[[ PASSAGE PROVIDED open ]]
The Bipolar Silver Linings Playbook
Wednesday, November 21, 2012 at 9:00AM
Beau McCoy in Bradley Cooper, David O. Russell, Jacki Weaver, Jennifer Lawrence, Oscars (12), Reviews, Silver Linings Playbook

Hey lovelies. Beau here with a recent trip to the David O. Russell multiverse, which has gotten tamer than I once remembered it.

 

I understood Pat Solitano, Jr. and Sr., their individual and collective struggles in life. Which isn’t to imply that both are readily and consistently sympathetic characters, far from it. But as I made a pitstop at the Landmark Cinemas in Los Angeles on Saturday, on my way home from a quick rendezvous with old friends, I made it a point to sneak in while I could to catch this film. All things considered, the talent involved was what intrigued me. Who better to direct a film about one individual’s struggle with his anger than David O. Russell, who experienced a nice bout of controversy years ago when videos of him and Lily Tomlin getting into it on the set of I ❤ Huckabees rose from the ashes? Who better to take on the role of a young man suffering an identity crisis and highs and lows than Cooper; he's been stuffed and compartmentalized into so many boxes in the industry that by this point the dude should be dead from paper cuts alone?
[[ PASSAGE PROVIDED closed ]]
→ REQUIRED ACTION: Reproduce the Silver Linings Playbook review above word for word, from its title through its final sentence.
[[ DATA UNDER STUDY open ]]
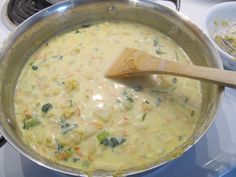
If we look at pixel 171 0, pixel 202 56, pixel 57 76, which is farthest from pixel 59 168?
pixel 171 0

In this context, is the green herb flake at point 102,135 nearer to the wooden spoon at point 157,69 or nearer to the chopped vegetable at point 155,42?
the wooden spoon at point 157,69

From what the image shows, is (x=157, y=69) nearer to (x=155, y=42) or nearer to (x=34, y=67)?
(x=155, y=42)

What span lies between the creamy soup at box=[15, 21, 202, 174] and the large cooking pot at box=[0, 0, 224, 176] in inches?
1.7

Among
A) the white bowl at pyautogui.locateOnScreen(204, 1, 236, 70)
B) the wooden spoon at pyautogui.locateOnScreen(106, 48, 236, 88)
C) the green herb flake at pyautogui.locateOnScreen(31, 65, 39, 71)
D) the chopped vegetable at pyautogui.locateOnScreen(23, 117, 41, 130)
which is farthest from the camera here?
the white bowl at pyautogui.locateOnScreen(204, 1, 236, 70)

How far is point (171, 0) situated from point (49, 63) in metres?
0.58

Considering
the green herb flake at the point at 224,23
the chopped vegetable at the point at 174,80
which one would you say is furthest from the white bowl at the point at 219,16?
the chopped vegetable at the point at 174,80

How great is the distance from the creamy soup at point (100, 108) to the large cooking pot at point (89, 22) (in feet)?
0.14

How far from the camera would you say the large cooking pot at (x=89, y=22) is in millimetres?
916

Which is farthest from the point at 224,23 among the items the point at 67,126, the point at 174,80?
the point at 67,126

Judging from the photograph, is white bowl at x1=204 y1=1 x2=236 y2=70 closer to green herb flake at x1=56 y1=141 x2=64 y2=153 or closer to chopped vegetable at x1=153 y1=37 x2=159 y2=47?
chopped vegetable at x1=153 y1=37 x2=159 y2=47

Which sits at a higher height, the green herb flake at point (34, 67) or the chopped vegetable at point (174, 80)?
the green herb flake at point (34, 67)

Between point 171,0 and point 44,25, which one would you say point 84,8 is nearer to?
point 44,25

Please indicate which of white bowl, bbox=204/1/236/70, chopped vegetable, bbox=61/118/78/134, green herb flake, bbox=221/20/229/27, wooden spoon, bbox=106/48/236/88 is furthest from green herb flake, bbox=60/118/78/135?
green herb flake, bbox=221/20/229/27

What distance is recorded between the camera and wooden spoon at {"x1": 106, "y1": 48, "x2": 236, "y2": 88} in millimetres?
851
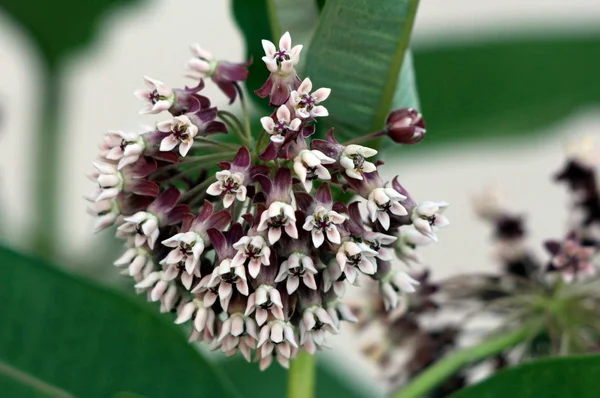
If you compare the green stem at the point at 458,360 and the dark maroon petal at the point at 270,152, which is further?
the green stem at the point at 458,360

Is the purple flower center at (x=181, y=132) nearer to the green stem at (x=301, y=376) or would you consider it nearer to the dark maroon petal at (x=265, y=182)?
the dark maroon petal at (x=265, y=182)

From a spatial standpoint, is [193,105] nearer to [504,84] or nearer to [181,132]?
[181,132]

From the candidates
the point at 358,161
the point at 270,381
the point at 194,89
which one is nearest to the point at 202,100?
the point at 194,89

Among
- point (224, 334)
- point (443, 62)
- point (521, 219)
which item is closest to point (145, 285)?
point (224, 334)

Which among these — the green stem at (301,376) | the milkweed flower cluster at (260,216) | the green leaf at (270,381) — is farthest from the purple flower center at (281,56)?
the green leaf at (270,381)

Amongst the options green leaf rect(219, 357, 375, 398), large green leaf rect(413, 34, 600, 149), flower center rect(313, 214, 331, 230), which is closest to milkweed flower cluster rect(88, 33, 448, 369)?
flower center rect(313, 214, 331, 230)

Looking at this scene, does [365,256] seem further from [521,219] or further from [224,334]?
[521,219]
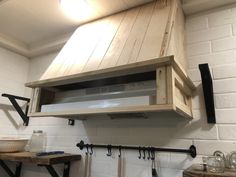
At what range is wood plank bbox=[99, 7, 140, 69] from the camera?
1.08 m

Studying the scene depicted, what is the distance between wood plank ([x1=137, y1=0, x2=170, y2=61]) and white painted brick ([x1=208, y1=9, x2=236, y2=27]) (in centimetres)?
29

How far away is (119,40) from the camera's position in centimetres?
120

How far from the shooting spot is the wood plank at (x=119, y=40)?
1083 mm

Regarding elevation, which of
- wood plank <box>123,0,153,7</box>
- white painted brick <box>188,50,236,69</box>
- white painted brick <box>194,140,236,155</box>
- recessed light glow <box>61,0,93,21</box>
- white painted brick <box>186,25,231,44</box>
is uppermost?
recessed light glow <box>61,0,93,21</box>

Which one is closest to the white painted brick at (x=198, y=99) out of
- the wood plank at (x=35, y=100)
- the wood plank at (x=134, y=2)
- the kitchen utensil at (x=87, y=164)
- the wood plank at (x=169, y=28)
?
the wood plank at (x=169, y=28)

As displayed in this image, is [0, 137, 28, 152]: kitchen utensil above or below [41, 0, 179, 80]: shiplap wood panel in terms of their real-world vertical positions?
below

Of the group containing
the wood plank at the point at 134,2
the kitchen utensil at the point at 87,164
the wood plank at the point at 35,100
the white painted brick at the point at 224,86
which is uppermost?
the wood plank at the point at 134,2

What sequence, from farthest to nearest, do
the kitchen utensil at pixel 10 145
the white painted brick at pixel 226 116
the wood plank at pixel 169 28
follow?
the kitchen utensil at pixel 10 145
the white painted brick at pixel 226 116
the wood plank at pixel 169 28

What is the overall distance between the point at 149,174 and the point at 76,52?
2.89 feet

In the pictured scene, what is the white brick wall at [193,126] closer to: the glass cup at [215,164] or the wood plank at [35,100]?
the glass cup at [215,164]

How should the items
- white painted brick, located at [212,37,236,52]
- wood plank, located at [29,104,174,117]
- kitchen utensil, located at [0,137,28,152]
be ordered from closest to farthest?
wood plank, located at [29,104,174,117]
white painted brick, located at [212,37,236,52]
kitchen utensil, located at [0,137,28,152]

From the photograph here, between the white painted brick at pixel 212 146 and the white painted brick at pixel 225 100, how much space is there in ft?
0.61

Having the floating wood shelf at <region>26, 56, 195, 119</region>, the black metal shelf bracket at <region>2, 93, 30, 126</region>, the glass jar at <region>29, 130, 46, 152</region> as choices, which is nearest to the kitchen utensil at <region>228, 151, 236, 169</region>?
the floating wood shelf at <region>26, 56, 195, 119</region>

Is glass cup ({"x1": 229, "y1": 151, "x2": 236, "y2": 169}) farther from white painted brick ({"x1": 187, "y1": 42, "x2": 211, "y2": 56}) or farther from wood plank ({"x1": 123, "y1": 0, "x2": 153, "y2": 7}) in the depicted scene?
wood plank ({"x1": 123, "y1": 0, "x2": 153, "y2": 7})
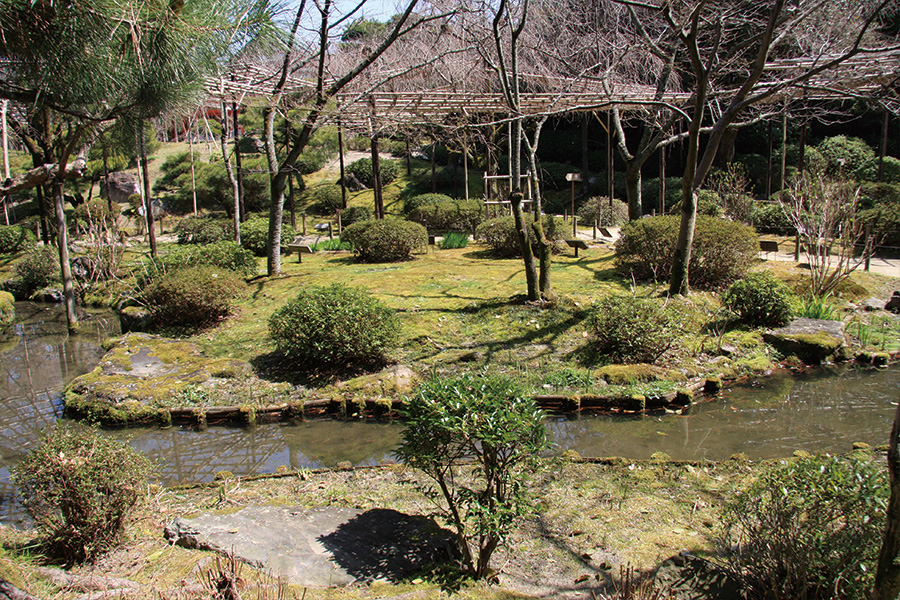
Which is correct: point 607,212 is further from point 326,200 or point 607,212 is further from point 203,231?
point 203,231

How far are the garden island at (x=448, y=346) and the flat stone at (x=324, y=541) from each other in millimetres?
27

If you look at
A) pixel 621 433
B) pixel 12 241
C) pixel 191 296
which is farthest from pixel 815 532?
pixel 12 241

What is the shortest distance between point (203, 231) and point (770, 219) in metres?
15.9

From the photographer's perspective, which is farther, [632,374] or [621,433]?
[632,374]

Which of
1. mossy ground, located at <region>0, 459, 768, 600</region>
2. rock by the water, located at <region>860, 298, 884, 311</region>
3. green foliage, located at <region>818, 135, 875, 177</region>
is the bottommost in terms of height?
mossy ground, located at <region>0, 459, 768, 600</region>

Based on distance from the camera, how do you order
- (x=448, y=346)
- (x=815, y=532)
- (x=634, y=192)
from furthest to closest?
1. (x=634, y=192)
2. (x=448, y=346)
3. (x=815, y=532)

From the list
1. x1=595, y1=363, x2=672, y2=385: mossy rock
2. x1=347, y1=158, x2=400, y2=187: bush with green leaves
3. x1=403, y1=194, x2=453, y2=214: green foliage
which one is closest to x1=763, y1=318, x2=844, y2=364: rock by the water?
x1=595, y1=363, x2=672, y2=385: mossy rock

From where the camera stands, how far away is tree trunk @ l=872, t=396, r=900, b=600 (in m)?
2.59

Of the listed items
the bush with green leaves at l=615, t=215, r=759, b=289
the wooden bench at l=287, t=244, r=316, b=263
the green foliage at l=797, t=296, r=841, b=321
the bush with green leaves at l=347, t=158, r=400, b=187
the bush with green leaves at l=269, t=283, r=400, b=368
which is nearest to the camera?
the bush with green leaves at l=269, t=283, r=400, b=368

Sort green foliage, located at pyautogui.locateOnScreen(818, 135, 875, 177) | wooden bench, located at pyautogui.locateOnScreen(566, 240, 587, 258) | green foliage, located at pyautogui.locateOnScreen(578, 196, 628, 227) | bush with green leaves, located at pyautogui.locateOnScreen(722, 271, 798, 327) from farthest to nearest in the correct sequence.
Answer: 1. green foliage, located at pyautogui.locateOnScreen(818, 135, 875, 177)
2. green foliage, located at pyautogui.locateOnScreen(578, 196, 628, 227)
3. wooden bench, located at pyautogui.locateOnScreen(566, 240, 587, 258)
4. bush with green leaves, located at pyautogui.locateOnScreen(722, 271, 798, 327)

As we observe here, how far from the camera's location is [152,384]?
819 cm

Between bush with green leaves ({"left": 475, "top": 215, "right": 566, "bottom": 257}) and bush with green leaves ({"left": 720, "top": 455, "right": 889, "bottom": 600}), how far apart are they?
10.9 m

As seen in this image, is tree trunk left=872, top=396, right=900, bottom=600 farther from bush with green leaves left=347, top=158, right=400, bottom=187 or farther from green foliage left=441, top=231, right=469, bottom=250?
bush with green leaves left=347, top=158, right=400, bottom=187

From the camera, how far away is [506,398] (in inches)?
155
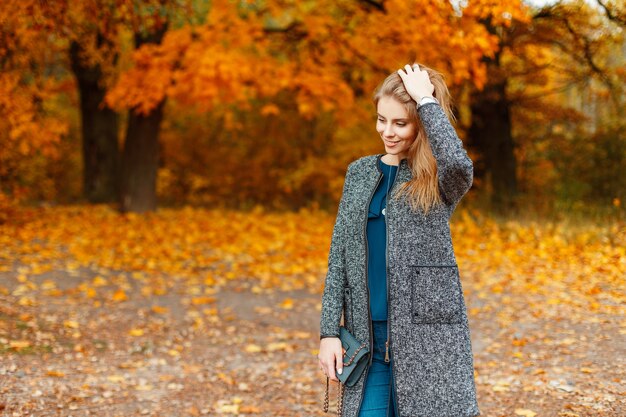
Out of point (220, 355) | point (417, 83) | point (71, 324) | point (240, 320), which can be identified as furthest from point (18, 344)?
point (417, 83)

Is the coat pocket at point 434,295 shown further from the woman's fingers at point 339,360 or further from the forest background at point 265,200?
the forest background at point 265,200

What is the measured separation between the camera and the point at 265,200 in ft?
65.1

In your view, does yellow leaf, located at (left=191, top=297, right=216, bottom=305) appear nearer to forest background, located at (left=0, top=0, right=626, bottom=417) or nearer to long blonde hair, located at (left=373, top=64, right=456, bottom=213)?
forest background, located at (left=0, top=0, right=626, bottom=417)

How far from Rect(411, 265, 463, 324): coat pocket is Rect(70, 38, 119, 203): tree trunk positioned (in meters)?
15.4

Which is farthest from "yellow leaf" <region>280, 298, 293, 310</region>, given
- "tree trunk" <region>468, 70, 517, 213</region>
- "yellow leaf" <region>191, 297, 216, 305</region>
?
"tree trunk" <region>468, 70, 517, 213</region>

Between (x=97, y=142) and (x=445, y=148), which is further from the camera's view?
(x=97, y=142)

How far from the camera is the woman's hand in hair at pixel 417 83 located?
2.46 meters

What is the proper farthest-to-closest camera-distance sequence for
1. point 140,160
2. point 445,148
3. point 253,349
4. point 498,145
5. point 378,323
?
point 140,160 < point 498,145 < point 253,349 < point 378,323 < point 445,148

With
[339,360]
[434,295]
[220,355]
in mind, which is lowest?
[220,355]

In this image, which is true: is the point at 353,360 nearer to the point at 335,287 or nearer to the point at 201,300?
the point at 335,287

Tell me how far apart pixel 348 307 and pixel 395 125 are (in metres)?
0.67

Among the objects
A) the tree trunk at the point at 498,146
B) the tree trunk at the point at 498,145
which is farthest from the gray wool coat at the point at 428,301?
the tree trunk at the point at 498,145

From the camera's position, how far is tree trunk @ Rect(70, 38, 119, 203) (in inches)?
669

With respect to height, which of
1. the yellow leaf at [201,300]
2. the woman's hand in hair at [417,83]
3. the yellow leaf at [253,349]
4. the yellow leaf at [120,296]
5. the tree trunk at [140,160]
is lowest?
the yellow leaf at [253,349]
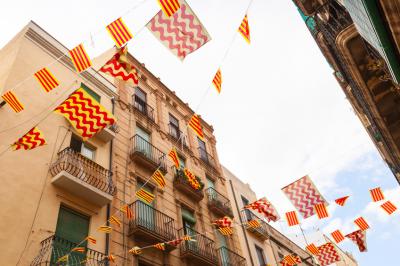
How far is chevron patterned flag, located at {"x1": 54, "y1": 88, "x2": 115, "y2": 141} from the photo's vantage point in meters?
9.29

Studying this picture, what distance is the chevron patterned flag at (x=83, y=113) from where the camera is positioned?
30.5ft

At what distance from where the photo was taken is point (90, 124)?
966 cm

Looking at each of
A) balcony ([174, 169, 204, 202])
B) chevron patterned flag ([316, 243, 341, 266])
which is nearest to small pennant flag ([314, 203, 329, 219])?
balcony ([174, 169, 204, 202])

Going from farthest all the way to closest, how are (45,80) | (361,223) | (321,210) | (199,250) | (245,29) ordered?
1. (361,223)
2. (199,250)
3. (321,210)
4. (45,80)
5. (245,29)

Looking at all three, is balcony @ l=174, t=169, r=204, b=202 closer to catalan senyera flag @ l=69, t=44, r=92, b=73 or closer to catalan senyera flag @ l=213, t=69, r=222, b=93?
catalan senyera flag @ l=213, t=69, r=222, b=93

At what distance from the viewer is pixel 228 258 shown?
52.9 feet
[[ DATA UNDER STUDY closed ]]
→ ANSWER FOR THIS EXERCISE:
The Bipolar Silver Linings Playbook
Wednesday, November 21, 2012 at 9:00AM
Beau McCoy in Bradley Cooper, David O. Russell, Jacki Weaver, Jennifer Lawrence, Oscars (12), Reviews, Silver Linings Playbook

Hey lovelies. Beau here with a recent trip to the David O. Russell multiverse, which has gotten tamer than I once remembered it.

 

I understood Pat Solitano, Jr. and Sr., their individual and collective struggles in life. Which isn’t to imply that both are readily and consistently sympathetic characters, far from it. But as I made a pitstop at the Landmark Cinemas in Los Angeles on Saturday, on my way home from a quick rendezvous with old friends, I made it a point to sneak in while I could to catch this film. All things considered, the talent involved was what intrigued me. Who better to direct a film about one individual’s struggle with his anger than David O. Russell, who experienced a nice bout of controversy years ago when videos of him and Lily Tomlin getting into it on the set of I ❤ Huckabees rose from the ashes? Who better to take on the role of a young man suffering an identity crisis and highs and lows than Cooper; he's been stuffed and compartmentalized into so many boxes in the industry that by this point the dude should be dead from paper cuts alone?